— И что вам и впрямь пяти минут хватило? — иронически удивился Фёдор Фёдорович, слюнявя край самокрутки.
— Да, ладно, скажете тоже, пяти… — несколько фамильярно фыркнул Володя (от кумира, Серёги, панибратской манеры нахватался, наверное).
И тут же, спохватившись, добавил:
— Товарищ командир…
— Давай-давай, докладывай… — Беседин потянулся к гильзе зенитного снаряда, на сплющенном конце которой плясал раздвоенный оранжевый язычок пламени.

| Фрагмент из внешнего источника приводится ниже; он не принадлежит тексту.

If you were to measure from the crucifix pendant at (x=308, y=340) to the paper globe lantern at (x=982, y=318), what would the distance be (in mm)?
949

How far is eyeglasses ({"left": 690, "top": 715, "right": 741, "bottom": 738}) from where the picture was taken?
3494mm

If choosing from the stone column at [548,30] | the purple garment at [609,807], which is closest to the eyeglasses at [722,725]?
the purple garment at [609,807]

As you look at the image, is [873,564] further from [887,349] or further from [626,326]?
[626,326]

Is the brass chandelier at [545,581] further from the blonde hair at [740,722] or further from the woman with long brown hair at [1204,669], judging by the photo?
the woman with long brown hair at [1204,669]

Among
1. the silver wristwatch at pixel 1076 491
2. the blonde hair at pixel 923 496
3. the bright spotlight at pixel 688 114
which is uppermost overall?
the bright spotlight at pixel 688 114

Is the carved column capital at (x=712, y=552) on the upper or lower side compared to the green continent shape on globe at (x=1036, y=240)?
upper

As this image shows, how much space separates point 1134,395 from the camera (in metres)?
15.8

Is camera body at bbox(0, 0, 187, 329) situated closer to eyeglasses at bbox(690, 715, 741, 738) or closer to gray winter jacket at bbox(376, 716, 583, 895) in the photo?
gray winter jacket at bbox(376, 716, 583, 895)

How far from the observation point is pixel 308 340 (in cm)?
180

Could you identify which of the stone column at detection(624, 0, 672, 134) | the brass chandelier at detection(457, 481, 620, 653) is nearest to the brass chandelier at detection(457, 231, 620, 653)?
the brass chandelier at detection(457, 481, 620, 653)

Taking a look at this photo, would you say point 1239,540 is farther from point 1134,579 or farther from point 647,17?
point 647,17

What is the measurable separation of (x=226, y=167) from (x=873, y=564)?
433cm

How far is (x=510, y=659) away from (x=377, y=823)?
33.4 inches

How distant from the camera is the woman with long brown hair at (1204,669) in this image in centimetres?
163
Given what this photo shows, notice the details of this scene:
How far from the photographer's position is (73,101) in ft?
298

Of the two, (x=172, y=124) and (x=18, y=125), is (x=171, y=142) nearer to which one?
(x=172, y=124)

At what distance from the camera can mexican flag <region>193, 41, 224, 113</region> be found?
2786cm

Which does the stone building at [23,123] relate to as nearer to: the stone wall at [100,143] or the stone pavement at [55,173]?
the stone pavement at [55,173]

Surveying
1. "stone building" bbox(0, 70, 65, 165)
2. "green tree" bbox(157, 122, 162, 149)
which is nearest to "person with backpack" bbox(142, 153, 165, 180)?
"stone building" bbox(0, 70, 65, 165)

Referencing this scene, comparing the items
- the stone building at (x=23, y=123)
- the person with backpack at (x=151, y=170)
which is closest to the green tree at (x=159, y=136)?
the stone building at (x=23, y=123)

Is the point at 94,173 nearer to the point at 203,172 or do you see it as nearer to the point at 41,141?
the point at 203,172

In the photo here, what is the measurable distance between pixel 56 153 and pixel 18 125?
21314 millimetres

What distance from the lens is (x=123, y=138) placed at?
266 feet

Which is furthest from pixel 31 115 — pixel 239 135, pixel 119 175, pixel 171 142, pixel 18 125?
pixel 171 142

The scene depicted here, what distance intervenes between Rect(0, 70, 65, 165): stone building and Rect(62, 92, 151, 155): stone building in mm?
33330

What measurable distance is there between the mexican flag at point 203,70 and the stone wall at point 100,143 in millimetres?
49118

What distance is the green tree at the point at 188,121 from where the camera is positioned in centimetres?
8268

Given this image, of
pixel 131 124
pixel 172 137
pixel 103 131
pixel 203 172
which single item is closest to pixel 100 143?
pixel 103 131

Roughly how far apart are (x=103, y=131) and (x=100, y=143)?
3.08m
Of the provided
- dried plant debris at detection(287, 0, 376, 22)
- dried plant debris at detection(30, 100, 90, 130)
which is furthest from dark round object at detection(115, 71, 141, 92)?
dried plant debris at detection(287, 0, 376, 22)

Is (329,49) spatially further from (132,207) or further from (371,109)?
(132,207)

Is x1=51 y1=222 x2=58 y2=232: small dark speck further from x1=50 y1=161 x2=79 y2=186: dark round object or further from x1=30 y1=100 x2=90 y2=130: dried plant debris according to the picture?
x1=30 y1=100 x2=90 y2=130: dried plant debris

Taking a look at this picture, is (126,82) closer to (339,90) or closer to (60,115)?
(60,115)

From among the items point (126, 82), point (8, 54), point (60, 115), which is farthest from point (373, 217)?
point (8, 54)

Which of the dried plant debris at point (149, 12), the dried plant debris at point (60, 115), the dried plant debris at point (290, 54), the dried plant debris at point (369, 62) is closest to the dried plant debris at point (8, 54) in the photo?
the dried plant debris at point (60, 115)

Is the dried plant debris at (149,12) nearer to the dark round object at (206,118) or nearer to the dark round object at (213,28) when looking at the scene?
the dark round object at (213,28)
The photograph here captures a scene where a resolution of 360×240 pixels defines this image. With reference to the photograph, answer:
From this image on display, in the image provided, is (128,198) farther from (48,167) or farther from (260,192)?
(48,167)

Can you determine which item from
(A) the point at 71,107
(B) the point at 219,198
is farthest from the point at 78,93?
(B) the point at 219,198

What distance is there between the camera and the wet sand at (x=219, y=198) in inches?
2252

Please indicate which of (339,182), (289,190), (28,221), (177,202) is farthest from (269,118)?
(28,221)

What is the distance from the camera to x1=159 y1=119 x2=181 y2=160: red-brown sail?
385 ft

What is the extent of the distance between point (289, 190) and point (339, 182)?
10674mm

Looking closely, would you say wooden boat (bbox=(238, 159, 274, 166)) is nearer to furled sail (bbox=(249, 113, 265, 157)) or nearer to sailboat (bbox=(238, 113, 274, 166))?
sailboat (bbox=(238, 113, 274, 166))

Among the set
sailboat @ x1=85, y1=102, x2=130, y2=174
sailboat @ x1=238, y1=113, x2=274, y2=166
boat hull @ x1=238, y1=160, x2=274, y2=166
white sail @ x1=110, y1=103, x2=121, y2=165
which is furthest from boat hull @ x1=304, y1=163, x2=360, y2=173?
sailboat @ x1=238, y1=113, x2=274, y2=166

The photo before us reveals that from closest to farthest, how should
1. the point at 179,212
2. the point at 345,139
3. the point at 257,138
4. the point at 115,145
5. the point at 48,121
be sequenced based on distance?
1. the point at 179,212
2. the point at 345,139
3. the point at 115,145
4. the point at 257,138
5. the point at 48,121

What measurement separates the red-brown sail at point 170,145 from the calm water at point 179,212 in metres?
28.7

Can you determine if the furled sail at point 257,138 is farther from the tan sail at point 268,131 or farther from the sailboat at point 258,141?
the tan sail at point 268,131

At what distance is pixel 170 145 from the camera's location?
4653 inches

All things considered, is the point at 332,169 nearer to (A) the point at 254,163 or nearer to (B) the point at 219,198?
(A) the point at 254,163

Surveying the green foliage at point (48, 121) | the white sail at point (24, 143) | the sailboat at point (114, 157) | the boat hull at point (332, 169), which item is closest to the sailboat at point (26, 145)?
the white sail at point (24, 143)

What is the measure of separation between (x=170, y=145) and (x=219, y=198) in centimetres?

— Мы время от времени огородами подбирались к улице… она там, знаете, толком одна, остальное так себе, переулки да закоулки…
— Знаю-знаю… — пыхнул Беседин вязким зеленоватым дымом самосада, от которого даже пламя коптилки в блиндаже затрепетало одышливо, замутнело.
— Так вот… — придвинулся к столу Володя и, отставив алюминиевую кружку с парующим земляничным «чаем», подтянул к себе чистый оборот листовки: «Что тебя ждёт в немецком плену?» — предполагалось, ждут горячая пища и скорейшее возвращение к семьям. Этого добра в последнее время в лесу было в избытке — щедро разбрасывали немецкие «рамы», будто ведомство Геббельса озаботилось вдруг снабжением партизан бумагой для курева.
— Тут, перед башней Гаравул… — это «сторож» по-ихнему, значит, Сторожевая, — наслюнявил огрызок химического карандаша Володя и принялся вычерчивать на листке извив просёлка и выступающий на него кружок башни, — …которую они приспособили под склад, сколько там той башни осталось…
— Два уровня, на третьем перекрытие сгнило. Я там с пионерами был в походе, когда… — торопливо сунулся было Яшка, обрадовавшись возможности подать свой весомый «командирский» голос, до сих пор не слишком-то востребованный…
— Чего склад? — перебил его командир, обращаясь к Володе.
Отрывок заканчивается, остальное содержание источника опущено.